• Records:
** Start **

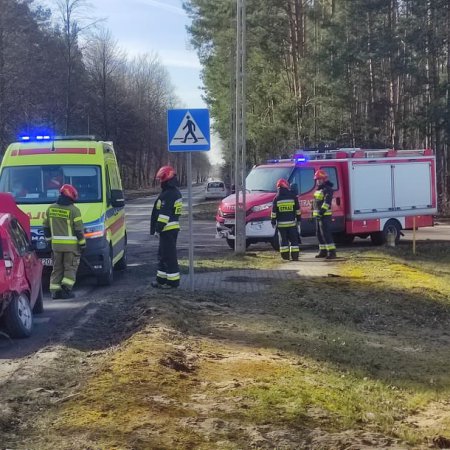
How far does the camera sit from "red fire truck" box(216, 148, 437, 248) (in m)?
20.0

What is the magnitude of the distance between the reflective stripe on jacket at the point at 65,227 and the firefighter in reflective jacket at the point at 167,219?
4.07 ft

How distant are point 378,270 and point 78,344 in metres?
8.56

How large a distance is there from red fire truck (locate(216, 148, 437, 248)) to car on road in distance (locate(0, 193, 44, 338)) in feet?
33.0

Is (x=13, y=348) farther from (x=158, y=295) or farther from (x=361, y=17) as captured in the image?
(x=361, y=17)

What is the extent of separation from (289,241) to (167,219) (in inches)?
250

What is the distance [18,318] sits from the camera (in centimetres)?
884

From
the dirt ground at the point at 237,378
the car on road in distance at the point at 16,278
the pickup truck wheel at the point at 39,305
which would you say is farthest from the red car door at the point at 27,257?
the dirt ground at the point at 237,378

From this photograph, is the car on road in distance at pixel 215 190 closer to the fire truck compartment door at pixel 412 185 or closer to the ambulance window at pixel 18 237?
the fire truck compartment door at pixel 412 185

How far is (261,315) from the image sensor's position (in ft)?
32.8

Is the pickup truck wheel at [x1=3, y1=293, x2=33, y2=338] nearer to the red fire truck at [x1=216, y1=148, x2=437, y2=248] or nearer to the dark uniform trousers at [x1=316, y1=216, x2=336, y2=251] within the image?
the dark uniform trousers at [x1=316, y1=216, x2=336, y2=251]

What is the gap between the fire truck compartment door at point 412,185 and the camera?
72.7ft

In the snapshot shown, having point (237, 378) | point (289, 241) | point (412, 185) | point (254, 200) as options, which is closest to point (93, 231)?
point (289, 241)

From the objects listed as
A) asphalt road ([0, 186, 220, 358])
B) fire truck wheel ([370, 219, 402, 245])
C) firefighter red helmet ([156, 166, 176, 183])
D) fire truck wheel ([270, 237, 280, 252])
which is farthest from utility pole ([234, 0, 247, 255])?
firefighter red helmet ([156, 166, 176, 183])

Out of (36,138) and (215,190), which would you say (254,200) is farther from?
(215,190)
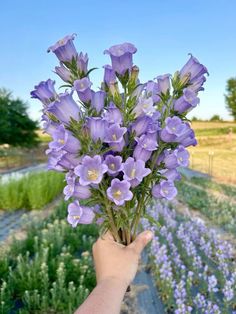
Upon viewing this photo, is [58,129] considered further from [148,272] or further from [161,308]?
[148,272]

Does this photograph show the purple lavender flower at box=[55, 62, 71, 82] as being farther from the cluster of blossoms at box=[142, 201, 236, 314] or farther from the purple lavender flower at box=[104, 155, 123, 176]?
the cluster of blossoms at box=[142, 201, 236, 314]

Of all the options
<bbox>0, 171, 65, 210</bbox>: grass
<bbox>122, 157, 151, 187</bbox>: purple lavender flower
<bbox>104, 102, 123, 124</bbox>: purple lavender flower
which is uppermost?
<bbox>104, 102, 123, 124</bbox>: purple lavender flower

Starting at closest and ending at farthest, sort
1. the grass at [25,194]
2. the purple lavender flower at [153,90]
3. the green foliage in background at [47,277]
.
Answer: the purple lavender flower at [153,90]
the green foliage in background at [47,277]
the grass at [25,194]

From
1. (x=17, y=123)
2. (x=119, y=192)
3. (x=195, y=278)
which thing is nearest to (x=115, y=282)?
(x=119, y=192)

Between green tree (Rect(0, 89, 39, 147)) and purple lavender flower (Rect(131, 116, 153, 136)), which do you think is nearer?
purple lavender flower (Rect(131, 116, 153, 136))

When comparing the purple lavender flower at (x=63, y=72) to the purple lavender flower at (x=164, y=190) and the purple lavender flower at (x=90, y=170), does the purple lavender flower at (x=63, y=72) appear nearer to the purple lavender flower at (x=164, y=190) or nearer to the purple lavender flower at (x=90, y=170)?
the purple lavender flower at (x=90, y=170)

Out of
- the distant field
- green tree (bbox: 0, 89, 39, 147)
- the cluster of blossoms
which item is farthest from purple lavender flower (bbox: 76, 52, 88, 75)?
green tree (bbox: 0, 89, 39, 147)

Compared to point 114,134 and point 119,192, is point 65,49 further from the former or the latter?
point 119,192

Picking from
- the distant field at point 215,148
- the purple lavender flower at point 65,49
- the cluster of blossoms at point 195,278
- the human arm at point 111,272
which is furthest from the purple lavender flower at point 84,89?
the distant field at point 215,148

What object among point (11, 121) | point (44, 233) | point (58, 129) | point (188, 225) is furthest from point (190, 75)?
point (11, 121)
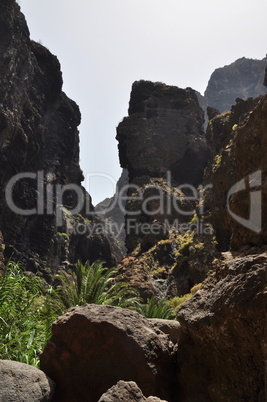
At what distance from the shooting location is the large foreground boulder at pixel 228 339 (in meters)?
2.60

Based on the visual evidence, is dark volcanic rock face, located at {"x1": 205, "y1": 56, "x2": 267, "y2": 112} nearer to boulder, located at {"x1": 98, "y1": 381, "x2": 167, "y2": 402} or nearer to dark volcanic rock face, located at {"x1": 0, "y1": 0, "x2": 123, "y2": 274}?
dark volcanic rock face, located at {"x1": 0, "y1": 0, "x2": 123, "y2": 274}

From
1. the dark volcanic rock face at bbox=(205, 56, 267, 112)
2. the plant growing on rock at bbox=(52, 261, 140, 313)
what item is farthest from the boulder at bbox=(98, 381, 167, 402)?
the dark volcanic rock face at bbox=(205, 56, 267, 112)

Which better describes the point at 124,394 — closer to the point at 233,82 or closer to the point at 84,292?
the point at 84,292

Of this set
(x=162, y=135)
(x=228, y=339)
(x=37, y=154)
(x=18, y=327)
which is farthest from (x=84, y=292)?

** End **

• Written task: Turn the lines starting with the line that contains "Based on the" and going on through the end of the items into a Markdown table with two columns, Row and Line. Number each row and leave out blank lines.

• Written response:
| Row | Line |
|---|---|
| 1 | Based on the visual evidence, is dark volcanic rock face, located at {"x1": 205, "y1": 56, "x2": 267, "y2": 112} nearer to boulder, located at {"x1": 98, "y1": 381, "x2": 167, "y2": 402} or nearer to dark volcanic rock face, located at {"x1": 0, "y1": 0, "x2": 123, "y2": 274}? |
| 2 | dark volcanic rock face, located at {"x1": 0, "y1": 0, "x2": 123, "y2": 274} |
| 3 | From |
| 4 | 1. the dark volcanic rock face at bbox=(205, 56, 267, 112) |
| 5 | 2. the plant growing on rock at bbox=(52, 261, 140, 313) |
| 6 | what item is farthest from the boulder at bbox=(98, 381, 167, 402)? |
| 7 | the dark volcanic rock face at bbox=(205, 56, 267, 112) |
| 8 | Which better describes the point at 124,394 — closer to the point at 233,82 or closer to the point at 84,292? |
| 9 | the point at 84,292 |
| 10 | Of this set |
| 11 | (x=162, y=135) |
| 12 | (x=228, y=339) |
| 13 | (x=37, y=154) |
| 14 | (x=18, y=327) |
| 15 | which is farthest from (x=84, y=292)? |